Now, with White having stepped down from his position as chair (although he remains director of the MFA programme), the crackerjack fundraiser dean Ruth Weisberg retired and the loss of Andrea Zittel, it remains to be seen if the school can continue its success, although the signs so far are good. It is (mostly) free and, with its remaining faculty (including Sharon Lockhart, Frances Stark and Paul Sietsema) all still in the ascendant, USC looks likely to maintain its position as the most influential school in a city where schools have influence. Funding cuts across the rest of the art schools make it increasingly difficult and unaffordable for artists to attend many of its crosstown rivals, though a smattering of scholarships keep the quality competitive.

Back to the future

Popular teachers, of course, garner loyal students. Paul McCarthy was beloved at UCLA until his retirement, as were Mike Kelley and Steven Prina, both formerly of Pasadena’s Art Center. Zittel built a strong community of former USC students around her ongoing experimental initiative High Desert Test Sites, and Richard Jackson, despite being in his 70s, still volunteers to teach a new crop of students every year at the influential, artist-run Mountain School of Arts in Chinatown.

The schools have long formed the core of the art community, if only because the local market struggled to keep artists fed. But the commercial galleries here are most successful not in selling outsiders in LA, but when they export what there is an abundance of in Los Angeles: artists. Even now, the art world of the city churns and changes. LA finally grew its own blue-chip galleries with Regen Projects, Blum & Poe and David Kordansky. Every year artists are turned out of the schools and more than a few make great work: Karthik Pandian (Art Center), Liz Glynn (CalArts), and Dianna Molzan (USC) are all recent important graduates of local schools, and all quickly went on to museum exhibitions in New York, with Pandian and Molzan both getting solo shows at the Whitney and Liz Glynn a central inclusion in the New Museum’s triennial.
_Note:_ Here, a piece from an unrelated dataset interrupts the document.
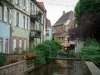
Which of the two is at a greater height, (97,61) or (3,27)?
(3,27)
So where does the city go from here? Every ten years or so Los Angeles has opened a major international art museum; in 2013 Eli Broad will open a museum for his collection across the street from MoCA, of which he is also a patron. The non-profit model seems altogether moribund with very little scholarship being produced and consisting mostly of 501(c)3 (tax-exempt) art advisory boards. Artist-run spaces are the most dynamic in the city (see below), with Night Gallery, Public Fiction and Human Resources leading the pack, but these will need to build a board or start selling art in order to survive in the long-term, which will inevitably change their character. For almost everyone, the last few years have been lean, but no museums closed (though it was a white-knuckle ride watching MoCA for a while) and new galleries are starting to open again after a long lull: Nye & Brown at the higher end and Carter & Citizen on the emerging front—both in Culver City—lend promise to a scene that needs to grow to support new artists. There’s a new art fair this season (Art Platform Los Angeles, 1-3 October, see p80), but the market is so small here and LA such a difficult jaunt from Europe, it’s hard to see how it will be serious competition to the international run of fairs from Art Basel on down.

But perhaps the real worry for Los Angeles is how systematised the process is for a young artist to get on to the career treadmill. That making money seems entirely possible makes everyone nervous. The market doesn’t devour its children so quickly as New York, but the pressure is still there. There’s a freedom in knowing you’re going to be broke; Paul McCarthy famously didn’t sell a work of art until he was almost 40 and no major works till he was almost 50 (curiously enough bought by Jeffrey Deitch right out of the museum he now directs, Los Angeles MoCA).

But one good thing about art is that as soon as things start feeling complacent, someone or something comes around and blows it up. Art in Los Angeles is rich enough these days to feel good, even on a bad day.